Let $(X, d)$ be a metric space and $(x_n)_n$ a convergent sequence in $X$ with $x := \lim_{n \to \infty} x_n$. Denote $A := \{x_n : n \in \mathbb N \}$.
Then it is pretty clear that $\overline{A} = \{x\} \cup A$.
"$\supseteq$": This is clear since $A \subseteq \overline A$ by definition and $x \in \overline A$ since $x$ is a limit point of $A$.
"$\subseteq$": This direction is quite tricky.

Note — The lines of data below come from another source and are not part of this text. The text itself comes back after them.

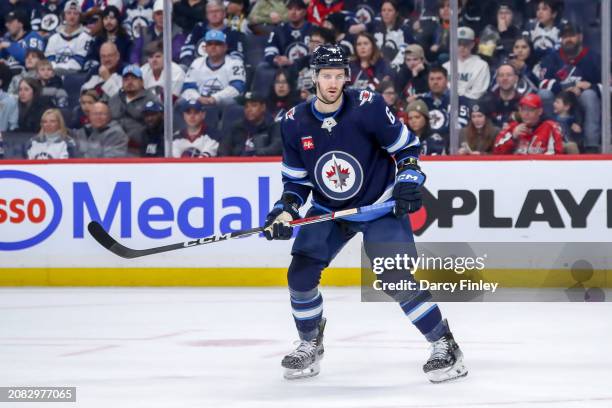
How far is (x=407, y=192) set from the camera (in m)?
4.46

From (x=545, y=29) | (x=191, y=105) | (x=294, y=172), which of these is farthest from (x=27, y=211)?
(x=294, y=172)

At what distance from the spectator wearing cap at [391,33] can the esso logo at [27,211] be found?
244 cm

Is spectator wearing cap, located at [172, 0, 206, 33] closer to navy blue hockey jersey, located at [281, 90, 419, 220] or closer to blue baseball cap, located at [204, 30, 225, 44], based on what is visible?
blue baseball cap, located at [204, 30, 225, 44]

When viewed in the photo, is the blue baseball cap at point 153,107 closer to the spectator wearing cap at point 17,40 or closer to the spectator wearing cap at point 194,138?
the spectator wearing cap at point 194,138

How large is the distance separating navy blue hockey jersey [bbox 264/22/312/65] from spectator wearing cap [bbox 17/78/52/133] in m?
1.57

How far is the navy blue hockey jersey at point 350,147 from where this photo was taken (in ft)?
15.0

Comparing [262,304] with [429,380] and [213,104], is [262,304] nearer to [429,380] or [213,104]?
[213,104]

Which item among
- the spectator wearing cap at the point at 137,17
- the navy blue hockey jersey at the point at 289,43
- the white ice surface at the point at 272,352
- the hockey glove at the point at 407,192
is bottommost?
the white ice surface at the point at 272,352

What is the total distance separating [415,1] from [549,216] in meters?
1.70

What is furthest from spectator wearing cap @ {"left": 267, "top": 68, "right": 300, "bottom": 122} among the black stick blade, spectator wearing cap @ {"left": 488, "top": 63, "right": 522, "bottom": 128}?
the black stick blade

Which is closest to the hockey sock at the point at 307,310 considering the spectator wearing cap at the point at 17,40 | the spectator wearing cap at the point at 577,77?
the spectator wearing cap at the point at 577,77

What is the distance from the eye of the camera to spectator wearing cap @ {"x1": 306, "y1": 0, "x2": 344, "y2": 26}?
8.64 metres

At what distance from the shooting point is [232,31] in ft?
28.8

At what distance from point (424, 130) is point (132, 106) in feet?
6.48
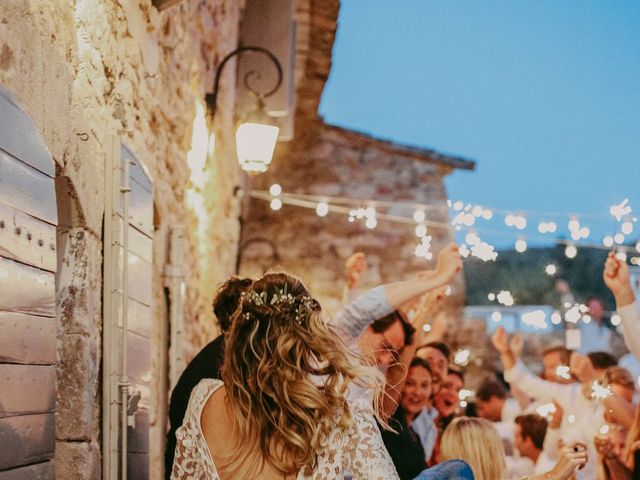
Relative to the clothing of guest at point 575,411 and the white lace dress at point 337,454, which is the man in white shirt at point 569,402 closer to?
the clothing of guest at point 575,411

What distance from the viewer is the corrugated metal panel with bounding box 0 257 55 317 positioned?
9.07 ft

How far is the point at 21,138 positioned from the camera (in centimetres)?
Result: 289

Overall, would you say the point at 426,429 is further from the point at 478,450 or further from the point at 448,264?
the point at 448,264

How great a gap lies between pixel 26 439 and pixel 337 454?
2.90 ft

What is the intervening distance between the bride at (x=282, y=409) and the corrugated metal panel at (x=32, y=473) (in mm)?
381

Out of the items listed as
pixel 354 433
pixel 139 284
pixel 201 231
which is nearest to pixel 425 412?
pixel 201 231

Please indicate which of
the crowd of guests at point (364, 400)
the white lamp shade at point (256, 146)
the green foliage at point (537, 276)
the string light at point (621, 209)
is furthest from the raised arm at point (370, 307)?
the green foliage at point (537, 276)

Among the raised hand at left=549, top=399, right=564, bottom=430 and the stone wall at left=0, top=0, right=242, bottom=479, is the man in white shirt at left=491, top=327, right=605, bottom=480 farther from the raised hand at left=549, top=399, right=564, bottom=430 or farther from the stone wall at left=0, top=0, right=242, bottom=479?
the stone wall at left=0, top=0, right=242, bottom=479

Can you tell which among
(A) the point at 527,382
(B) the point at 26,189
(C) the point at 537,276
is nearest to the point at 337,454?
(B) the point at 26,189

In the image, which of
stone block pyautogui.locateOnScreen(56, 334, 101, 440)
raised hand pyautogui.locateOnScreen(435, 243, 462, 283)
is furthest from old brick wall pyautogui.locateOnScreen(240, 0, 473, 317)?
stone block pyautogui.locateOnScreen(56, 334, 101, 440)

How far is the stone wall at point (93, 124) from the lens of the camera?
10.7ft

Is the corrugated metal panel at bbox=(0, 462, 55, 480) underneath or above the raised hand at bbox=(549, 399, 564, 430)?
underneath

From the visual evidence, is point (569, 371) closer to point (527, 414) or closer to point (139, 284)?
point (527, 414)

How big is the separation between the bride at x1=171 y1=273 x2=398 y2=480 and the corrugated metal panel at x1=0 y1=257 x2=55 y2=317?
0.54 metres
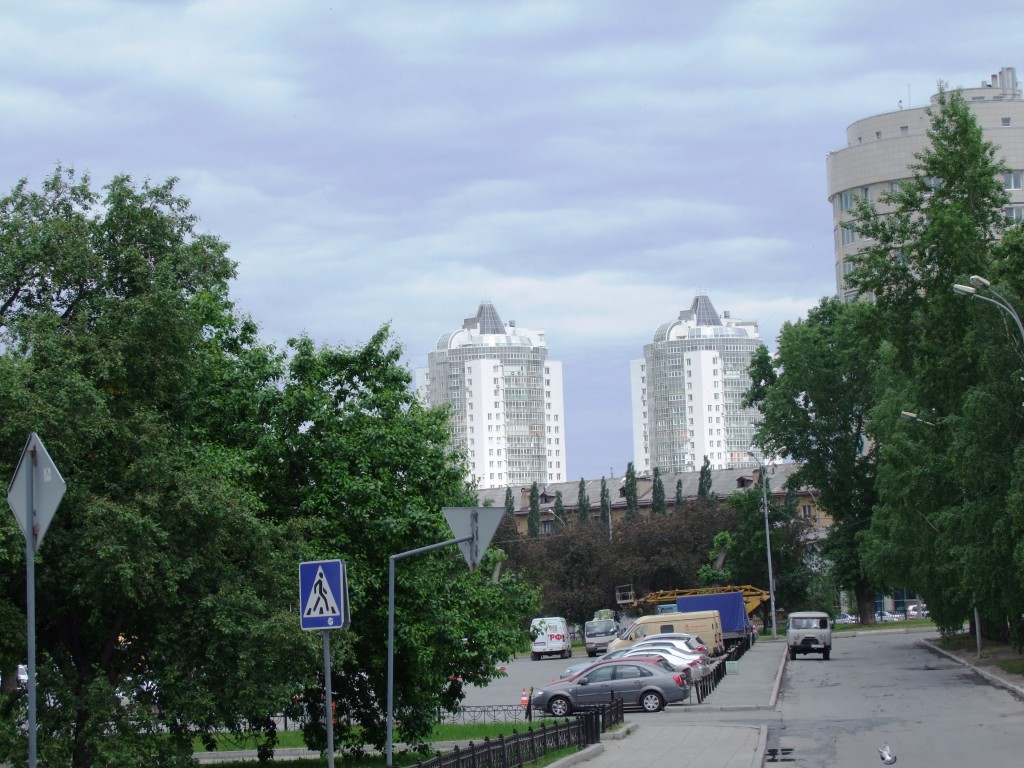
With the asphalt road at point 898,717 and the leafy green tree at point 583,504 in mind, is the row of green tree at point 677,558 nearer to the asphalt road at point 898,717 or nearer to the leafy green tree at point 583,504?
the leafy green tree at point 583,504

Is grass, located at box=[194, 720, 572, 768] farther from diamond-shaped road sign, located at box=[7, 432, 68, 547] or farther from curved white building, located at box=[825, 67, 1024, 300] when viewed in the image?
curved white building, located at box=[825, 67, 1024, 300]

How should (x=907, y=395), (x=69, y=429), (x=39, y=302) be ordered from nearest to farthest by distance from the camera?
(x=69, y=429) < (x=39, y=302) < (x=907, y=395)

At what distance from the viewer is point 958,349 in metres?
38.7

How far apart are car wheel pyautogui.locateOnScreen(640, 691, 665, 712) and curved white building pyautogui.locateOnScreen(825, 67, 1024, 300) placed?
282 ft

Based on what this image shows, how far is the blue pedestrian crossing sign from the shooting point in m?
13.1

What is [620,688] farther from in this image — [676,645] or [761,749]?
[761,749]

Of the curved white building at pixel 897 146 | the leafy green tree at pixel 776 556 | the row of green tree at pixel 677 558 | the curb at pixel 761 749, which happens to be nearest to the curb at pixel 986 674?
the curb at pixel 761 749

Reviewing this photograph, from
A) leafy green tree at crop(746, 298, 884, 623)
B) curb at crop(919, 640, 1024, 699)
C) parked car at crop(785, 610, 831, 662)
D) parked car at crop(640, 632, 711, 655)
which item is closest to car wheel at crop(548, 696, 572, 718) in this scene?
curb at crop(919, 640, 1024, 699)

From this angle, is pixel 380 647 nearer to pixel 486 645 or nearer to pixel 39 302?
pixel 486 645

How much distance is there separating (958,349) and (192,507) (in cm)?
2695

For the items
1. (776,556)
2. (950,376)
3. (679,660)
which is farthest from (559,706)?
(776,556)

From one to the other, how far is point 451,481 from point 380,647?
3360 millimetres

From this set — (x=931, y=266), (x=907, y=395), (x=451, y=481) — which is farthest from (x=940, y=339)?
(x=451, y=481)

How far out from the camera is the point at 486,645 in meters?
24.0
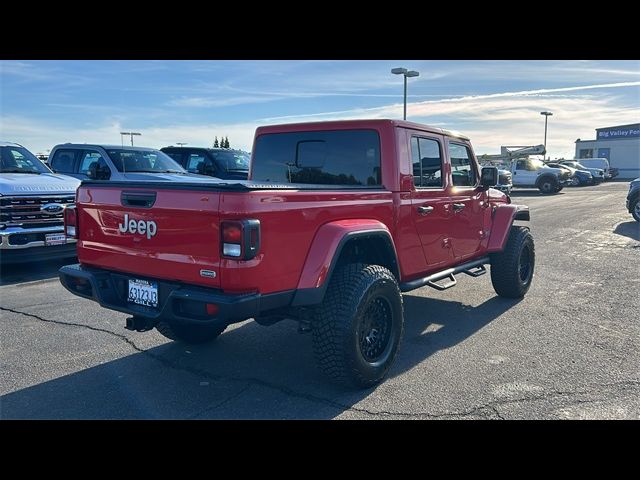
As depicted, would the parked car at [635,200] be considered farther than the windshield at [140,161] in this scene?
Yes

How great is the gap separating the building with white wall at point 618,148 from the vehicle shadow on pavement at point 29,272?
52831 mm

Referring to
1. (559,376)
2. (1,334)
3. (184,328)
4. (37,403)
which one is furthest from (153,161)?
(559,376)

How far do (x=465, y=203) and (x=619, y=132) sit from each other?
189 feet

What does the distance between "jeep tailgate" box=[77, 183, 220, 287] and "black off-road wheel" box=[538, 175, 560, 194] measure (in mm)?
26627

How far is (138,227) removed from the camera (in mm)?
3598

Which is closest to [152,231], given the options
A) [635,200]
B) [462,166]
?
[462,166]

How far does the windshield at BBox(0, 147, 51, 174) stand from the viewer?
27.5 ft

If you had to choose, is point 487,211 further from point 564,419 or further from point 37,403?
point 37,403

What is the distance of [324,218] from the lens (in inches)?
143

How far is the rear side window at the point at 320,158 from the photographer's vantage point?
4.59 m

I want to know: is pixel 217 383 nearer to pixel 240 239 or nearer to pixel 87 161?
pixel 240 239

I find it hard to give an elegant proof that only shows this inclusion without employing compactness. More precisely, it is rather easy to show that $\{x\} \cup A$ is compact and thus closed. Hence $\overline{A} \subseteq \{x\} \cup A$ since $\overline{A}$ is the smallest closed set that contains $A$.

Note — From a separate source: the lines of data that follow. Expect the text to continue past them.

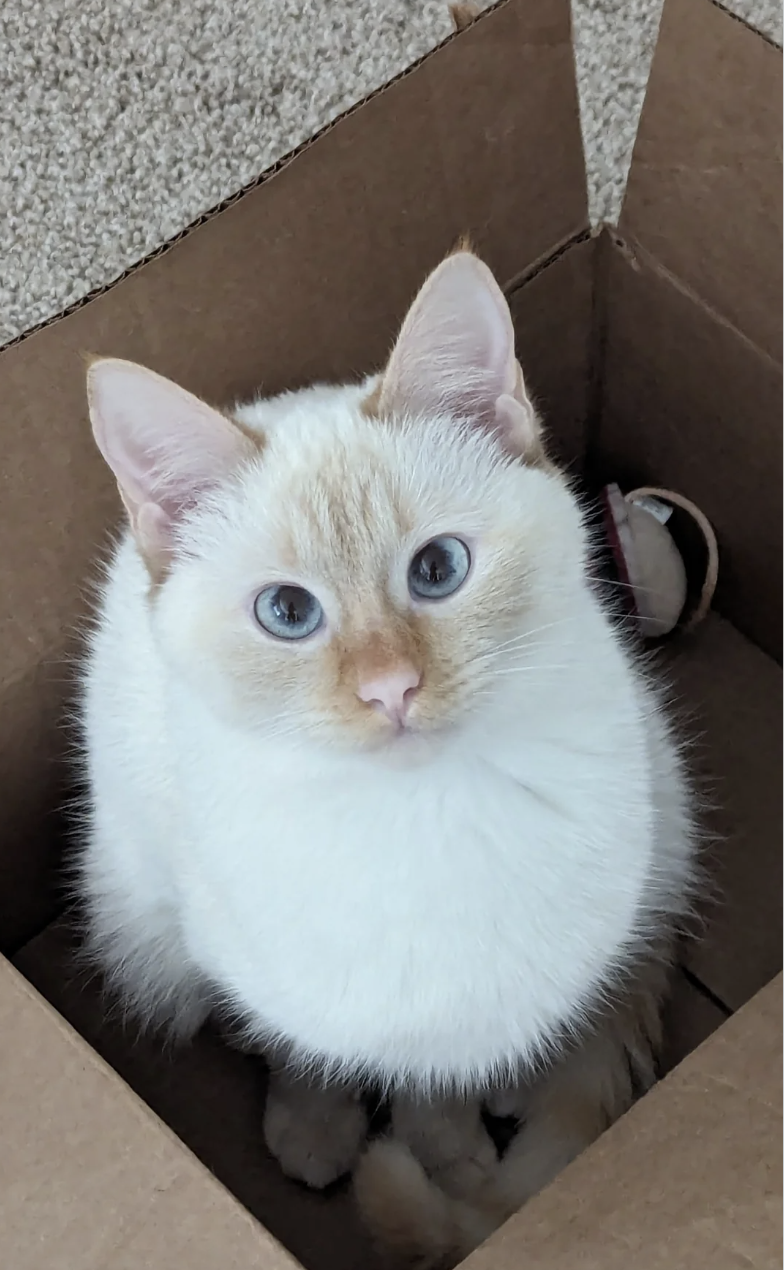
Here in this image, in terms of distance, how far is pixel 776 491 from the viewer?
4.33ft

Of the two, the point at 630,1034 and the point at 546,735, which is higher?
the point at 546,735

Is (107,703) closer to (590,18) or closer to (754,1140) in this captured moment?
(754,1140)

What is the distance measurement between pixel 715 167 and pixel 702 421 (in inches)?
11.9

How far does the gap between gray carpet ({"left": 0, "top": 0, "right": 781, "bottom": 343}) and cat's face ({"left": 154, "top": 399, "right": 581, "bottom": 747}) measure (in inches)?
23.9

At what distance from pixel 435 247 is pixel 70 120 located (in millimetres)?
681

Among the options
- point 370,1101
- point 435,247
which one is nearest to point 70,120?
point 435,247

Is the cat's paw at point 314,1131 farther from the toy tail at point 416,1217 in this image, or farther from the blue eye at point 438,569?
the blue eye at point 438,569

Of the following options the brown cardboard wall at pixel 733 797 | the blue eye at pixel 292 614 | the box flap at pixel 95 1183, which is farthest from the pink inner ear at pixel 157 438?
the brown cardboard wall at pixel 733 797

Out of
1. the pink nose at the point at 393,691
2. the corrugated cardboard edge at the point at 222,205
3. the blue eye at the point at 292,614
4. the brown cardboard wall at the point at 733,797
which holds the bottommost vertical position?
the brown cardboard wall at the point at 733,797

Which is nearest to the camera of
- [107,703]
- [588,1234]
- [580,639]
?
[588,1234]

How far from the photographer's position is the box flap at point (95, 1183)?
0.77 meters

But that is not what I am after: Suppose that $\overline A \setminus A \neq \emptyset$ and let $y \in \overline A \setminus A$. Can I show that in this case $y = x$ holds just by using the definition of the closure? Since $y \in \overline A$ I would know that for each $\varepsilon > 0$ there is $z \in A$ such that $d(y, z) \leq \varepsilon$. Hence
$$d(x,y) \leq d(x,z) + d(z, y) \leq d(x,z) + \varepsilon.$$
But how can I get $d(x,z) \leq \varepsilon$? Anyhow I need to get an element $z \in A$ that is simultanously close to $x$ and $y$ but I do not quite see how to achieve that. Any thoughts?
Best Answer
For each $k$ there exists (infinitely many) $n_k$ such that $d(y,x_{n_k}) <\frac 1 k$. We may assume that $n_k$ is increasing. This implies that $x_{n_k} \to y$. Together with $x_n \to x$ we get $y=x$.